Eric sepertinya masih belum terima. Terlihat dari sikap nya yang mengekor langkahku dari belakang. "Kalau begitu gue ikut!" serunya tiba-tiba membuatku menoleh seketika ke arahnya.
"Apa?"
"Gue ikut sama lo."
"Nggak ah. Ngapain lo ikut? Yang ada ntar malah ganggu gue lagi."
"Nggak. Sumpah deh, gue nggak akan masuk ke dalam. Nanti biar gue nunggu lo di luar. Gimana?" dia mengajukan penawaran.
"Tetep nggak. Lo nggak bisa ikut."
"Sofie...please...gue nggak tenang deh ngebiarin lo sama tu cowok."
"Aduh Eric, jangan kayak anak kecil deh. Lo pikir Nathan itu cowok kayak gimana? Pikiran lo selalu negatif mulu ya sama temen gue. Tadi Marisa, sekarang Nathan. Emang lo tau apa sih tentang temen-temen gue?"
"Eh, monyet. Meski gue nggak satu jurusan sama mereka, tapi gue tau sifat temen lo satu persatu. Gue tau siapa tu Marisa, dan siapa itu Nathan."

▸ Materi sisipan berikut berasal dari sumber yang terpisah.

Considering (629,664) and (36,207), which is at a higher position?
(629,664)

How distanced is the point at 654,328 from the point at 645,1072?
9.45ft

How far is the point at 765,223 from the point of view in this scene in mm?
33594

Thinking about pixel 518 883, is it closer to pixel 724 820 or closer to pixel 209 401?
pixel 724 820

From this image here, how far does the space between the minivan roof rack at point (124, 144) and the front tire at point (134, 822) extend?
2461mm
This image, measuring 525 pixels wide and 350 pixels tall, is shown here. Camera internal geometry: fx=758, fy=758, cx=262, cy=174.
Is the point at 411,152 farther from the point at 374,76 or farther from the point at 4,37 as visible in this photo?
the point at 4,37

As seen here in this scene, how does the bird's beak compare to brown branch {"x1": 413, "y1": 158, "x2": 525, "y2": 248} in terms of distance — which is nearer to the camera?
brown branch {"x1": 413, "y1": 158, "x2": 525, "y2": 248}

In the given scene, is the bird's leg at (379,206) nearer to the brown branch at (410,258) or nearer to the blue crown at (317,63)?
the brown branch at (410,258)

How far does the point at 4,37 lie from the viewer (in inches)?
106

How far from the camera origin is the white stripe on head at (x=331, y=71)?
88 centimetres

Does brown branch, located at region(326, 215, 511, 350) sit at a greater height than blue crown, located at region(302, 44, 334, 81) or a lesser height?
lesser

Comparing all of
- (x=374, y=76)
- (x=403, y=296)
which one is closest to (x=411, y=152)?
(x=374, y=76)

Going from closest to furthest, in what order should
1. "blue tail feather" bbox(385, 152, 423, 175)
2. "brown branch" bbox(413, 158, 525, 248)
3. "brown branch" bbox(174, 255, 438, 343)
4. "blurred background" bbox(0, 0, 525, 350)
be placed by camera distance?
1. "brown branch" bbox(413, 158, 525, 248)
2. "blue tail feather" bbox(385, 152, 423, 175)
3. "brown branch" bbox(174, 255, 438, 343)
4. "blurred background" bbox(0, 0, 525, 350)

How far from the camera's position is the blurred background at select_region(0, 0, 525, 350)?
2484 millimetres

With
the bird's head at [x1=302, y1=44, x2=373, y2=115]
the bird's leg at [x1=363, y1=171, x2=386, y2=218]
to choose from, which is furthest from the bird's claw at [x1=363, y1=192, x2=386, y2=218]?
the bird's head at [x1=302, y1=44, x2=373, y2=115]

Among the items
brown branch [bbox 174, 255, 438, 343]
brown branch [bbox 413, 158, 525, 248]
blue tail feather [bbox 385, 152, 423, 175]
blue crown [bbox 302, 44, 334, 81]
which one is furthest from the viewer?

"Ah....sudah...sudah. Terserah lo aja menilai mereka kayak gimana. Sorry, gue tetep harus pergi sama dia. Gue sudah terlanjur janji sama Nathan, dan gue nggak enak kalau sampai ngebatalin janji sama dia," aku lalu melangkah pergi. Namun sesaat kemudian aku berhenti dan menoleh kembali ke arahnya, "jangan lupa, kalau lo tidur, matikan TV. Awas aja kalau gue pulang TV masih nyala sementara lo enak-enak ngorok," ancamku lalu menghilang di balik pintu. Sempat ku lirik ke arahnya, dia meraup wajahnya karena kesal.
⚘⚘⚘⚘⚘⚘⚘⚘⚘
Terdengar suara deringan telfon di ponselku. Ku lihat panggilan itu berasal dari Nathan.
"Iya Nat?"
"Lo sudah siap? Gue sekarang ada di depan apartemen lo."
"Ehm, ok...ok...gue segera turun ke bawah."
Dan aku setengah berlari agar segera sampai di tempat Nathan berada. Kulihat mobil Nathan terparkir di dekat pintu masuk. Akupun segera naik ke mobilnya.
"Sorry, lo udah nunggu lama," ujarku saat sudah duduk di dalam mobil.
"Nggak. Gue juga baru nyampek kok," Nathan lalu menjalankan mobilnya, "Ehm...ngomong-ngomong, malam ini lo sangat cantik deh," pujinya membuatku merona seketika.
"Thanks," jawabku sambil tersenyum malu.
Sejenak suasana hening. Kami bingung mau membuat topik obrolan tentang apa. Pasalnya aku dan Nathan memang tidak terlalu dekat. Kami hanya sebatas saling kenal saja.
"Hmmm, apakah lo nggak mau mampir ke suatu tempat dulu?" tanya Nathan tiba-tiba membuyarkan lamunanku yang sesaat lalu terbang.
"Hah? Untuk apa?" tanyaku bingung.
"Membeli hadiah mungkin."
Aku langsung mengerti arah pembicaraannya. Lalu aku menunjukkan tas yang ada di pangkuanku. Dan sepertinya dia tau apa maksudku. Bahwa hadiah yang ku bawa, ku simpan di dalam tas. Nathanpun mengangguk-angguk mengerti.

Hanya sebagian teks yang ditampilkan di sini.